Why I Still Believe in the Arab Spring
Everyone talks about the "failure" of the Arab revolts that began in 2011. But the story isn't over yet.
Note: This article is a slightly modified version of a presentation made at the Oslo Freedom Forum last month. A video of the presentation is embedded below.
Good morning, ladies and gentlemen. My name is Iyad el-Baghdadi. I’m an Arab Spring activist and writer. I’m Palestinian, but I’ve lived all my life — since birth — in the United Arab Emirates, better known as the UAE. Until around this time last year, I was the most influential online voice out of the United Arab Emirates, and among the 30 most influential Arab voices online.
But this past spring on the morning of the 30th of April, I was abruptly summoned by the government and told that I am being permanently expelled from the UAE. There were no charges, no reasons afforded, no chance for appeal, and the decision was to be carried out immediately. My wife was seven months pregnant with our first child.

Items drawn from a data source

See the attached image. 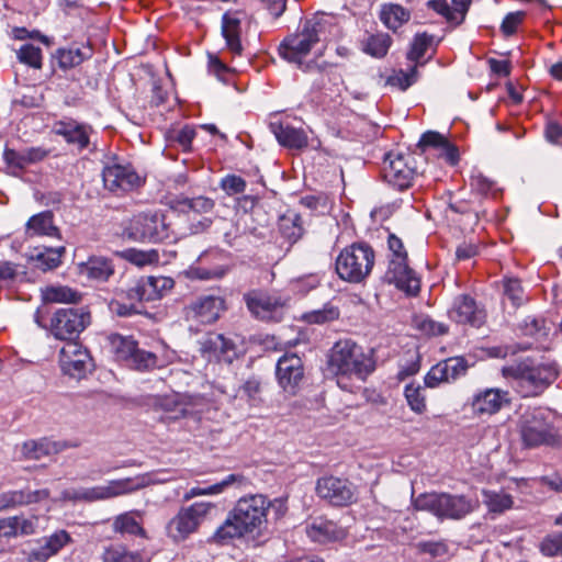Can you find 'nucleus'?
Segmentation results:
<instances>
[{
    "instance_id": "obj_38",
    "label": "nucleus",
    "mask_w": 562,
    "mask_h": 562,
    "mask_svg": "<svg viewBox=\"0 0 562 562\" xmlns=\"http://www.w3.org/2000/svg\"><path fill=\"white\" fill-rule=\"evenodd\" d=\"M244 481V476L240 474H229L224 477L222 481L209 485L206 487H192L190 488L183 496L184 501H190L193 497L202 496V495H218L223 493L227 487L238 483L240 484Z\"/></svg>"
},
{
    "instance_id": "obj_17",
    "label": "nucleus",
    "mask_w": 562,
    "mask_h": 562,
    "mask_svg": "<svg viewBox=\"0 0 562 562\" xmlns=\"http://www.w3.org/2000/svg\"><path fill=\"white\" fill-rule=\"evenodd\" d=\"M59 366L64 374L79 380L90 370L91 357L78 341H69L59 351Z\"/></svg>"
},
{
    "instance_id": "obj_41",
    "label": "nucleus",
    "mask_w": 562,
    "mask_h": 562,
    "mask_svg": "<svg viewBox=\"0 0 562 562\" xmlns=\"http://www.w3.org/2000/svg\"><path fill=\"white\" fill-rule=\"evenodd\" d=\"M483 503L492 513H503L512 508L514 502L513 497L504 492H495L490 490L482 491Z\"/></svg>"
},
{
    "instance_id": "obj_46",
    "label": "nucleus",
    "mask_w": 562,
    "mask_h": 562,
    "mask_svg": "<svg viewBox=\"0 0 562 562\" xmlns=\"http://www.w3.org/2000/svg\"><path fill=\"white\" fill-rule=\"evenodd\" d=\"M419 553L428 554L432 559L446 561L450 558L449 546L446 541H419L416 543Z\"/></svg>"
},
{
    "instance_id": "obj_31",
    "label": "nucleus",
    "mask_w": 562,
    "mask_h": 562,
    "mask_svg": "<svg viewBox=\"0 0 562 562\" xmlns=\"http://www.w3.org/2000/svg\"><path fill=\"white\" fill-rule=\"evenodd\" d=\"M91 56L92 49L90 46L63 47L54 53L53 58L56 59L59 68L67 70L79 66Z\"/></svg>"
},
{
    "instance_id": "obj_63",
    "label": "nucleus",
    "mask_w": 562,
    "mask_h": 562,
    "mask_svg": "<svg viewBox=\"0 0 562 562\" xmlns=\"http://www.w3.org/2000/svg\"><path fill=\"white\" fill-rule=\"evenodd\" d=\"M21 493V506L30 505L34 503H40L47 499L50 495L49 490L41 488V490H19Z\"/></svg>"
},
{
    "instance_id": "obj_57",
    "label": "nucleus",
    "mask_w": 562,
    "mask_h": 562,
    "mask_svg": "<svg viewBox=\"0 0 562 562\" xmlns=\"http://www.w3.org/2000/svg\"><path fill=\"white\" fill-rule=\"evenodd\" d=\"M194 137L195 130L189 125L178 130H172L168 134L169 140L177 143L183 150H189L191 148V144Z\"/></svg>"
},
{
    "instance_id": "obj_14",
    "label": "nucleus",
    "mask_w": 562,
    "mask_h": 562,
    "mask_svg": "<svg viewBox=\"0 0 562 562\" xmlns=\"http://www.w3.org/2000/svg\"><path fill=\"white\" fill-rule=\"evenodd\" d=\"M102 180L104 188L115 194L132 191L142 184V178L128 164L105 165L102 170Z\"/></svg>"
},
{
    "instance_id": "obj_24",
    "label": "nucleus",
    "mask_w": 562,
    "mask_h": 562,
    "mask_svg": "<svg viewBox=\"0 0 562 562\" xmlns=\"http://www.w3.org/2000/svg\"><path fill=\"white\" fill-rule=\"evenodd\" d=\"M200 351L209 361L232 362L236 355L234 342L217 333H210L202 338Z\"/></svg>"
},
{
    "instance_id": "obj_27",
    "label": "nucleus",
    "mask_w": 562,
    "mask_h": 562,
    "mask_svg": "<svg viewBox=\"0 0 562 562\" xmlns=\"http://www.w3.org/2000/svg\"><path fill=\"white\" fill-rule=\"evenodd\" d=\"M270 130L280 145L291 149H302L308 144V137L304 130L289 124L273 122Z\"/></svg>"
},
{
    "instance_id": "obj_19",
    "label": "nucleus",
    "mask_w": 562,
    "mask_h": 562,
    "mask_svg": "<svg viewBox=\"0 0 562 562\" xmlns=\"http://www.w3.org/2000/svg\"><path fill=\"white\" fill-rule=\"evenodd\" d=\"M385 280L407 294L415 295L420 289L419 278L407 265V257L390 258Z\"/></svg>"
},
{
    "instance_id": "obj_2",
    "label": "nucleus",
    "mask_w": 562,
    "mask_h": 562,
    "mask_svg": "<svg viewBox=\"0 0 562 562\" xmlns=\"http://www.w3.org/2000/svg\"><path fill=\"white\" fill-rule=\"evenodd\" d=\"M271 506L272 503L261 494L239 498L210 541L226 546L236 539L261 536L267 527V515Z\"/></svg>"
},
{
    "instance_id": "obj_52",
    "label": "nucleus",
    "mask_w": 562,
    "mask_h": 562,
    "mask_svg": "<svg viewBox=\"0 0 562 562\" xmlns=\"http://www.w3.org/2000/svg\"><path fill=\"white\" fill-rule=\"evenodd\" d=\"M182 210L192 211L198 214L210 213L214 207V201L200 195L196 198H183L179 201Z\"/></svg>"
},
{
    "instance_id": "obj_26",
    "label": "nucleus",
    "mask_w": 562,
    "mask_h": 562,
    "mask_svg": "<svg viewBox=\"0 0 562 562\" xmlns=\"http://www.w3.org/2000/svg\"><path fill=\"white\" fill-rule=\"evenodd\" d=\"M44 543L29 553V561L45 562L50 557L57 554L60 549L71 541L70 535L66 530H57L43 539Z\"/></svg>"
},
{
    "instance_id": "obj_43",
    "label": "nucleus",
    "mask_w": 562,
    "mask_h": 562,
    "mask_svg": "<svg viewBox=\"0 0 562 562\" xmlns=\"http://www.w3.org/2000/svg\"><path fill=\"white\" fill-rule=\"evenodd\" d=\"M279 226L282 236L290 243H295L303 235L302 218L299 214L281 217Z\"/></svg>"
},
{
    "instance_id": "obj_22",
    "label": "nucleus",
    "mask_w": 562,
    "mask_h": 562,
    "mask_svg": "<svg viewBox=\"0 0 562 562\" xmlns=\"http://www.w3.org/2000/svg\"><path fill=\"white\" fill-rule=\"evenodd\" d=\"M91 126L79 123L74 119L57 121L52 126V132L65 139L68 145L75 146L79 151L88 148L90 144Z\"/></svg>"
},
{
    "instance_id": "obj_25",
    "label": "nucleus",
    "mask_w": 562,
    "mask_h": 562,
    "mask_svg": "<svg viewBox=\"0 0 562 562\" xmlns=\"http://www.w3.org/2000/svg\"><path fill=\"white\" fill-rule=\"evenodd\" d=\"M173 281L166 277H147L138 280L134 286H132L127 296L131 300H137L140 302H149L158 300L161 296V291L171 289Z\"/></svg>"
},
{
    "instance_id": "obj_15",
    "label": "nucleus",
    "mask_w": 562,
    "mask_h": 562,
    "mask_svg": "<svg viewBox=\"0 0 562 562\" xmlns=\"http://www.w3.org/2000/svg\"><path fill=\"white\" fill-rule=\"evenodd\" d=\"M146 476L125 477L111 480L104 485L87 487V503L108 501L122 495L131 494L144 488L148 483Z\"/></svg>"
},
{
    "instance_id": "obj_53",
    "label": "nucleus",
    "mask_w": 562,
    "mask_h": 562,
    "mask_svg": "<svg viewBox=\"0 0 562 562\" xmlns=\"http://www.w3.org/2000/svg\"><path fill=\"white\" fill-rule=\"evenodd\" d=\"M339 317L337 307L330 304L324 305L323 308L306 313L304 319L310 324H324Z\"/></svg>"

# Requirement:
Transcribe the entire Arab Spring article above, word for word, from its headline through its final sentence.

# Written answer:
Why I Still Believe in the Arab Spring
Everyone talks about the "failure" of the Arab revolts that began in 2011. But the story isn't over yet.
Note: This article is a slightly modified version of a presentation made at the Oslo Freedom Forum last month. A video of the presentation is embedded below.
Good morning, ladies and gentlemen. My name is Iyad el-Baghdadi. I’m an Arab Spring activist and writer. I’m Palestinian, but I’ve lived all my life — since birth — in the United Arab Emirates, better known as the UAE. Until around this time last year, I was the most influential online voice out of the United Arab Emirates, and among the 30 most influential Arab voices online.
But this past spring on the morning of the 30th of April, I was abruptly summoned by the government and told that I am being permanently expelled from the UAE. There were no charges, no reasons afforded, no chance for appeal, and the decision was to be carried out immediately. My wife was seven months pregnant with our first child.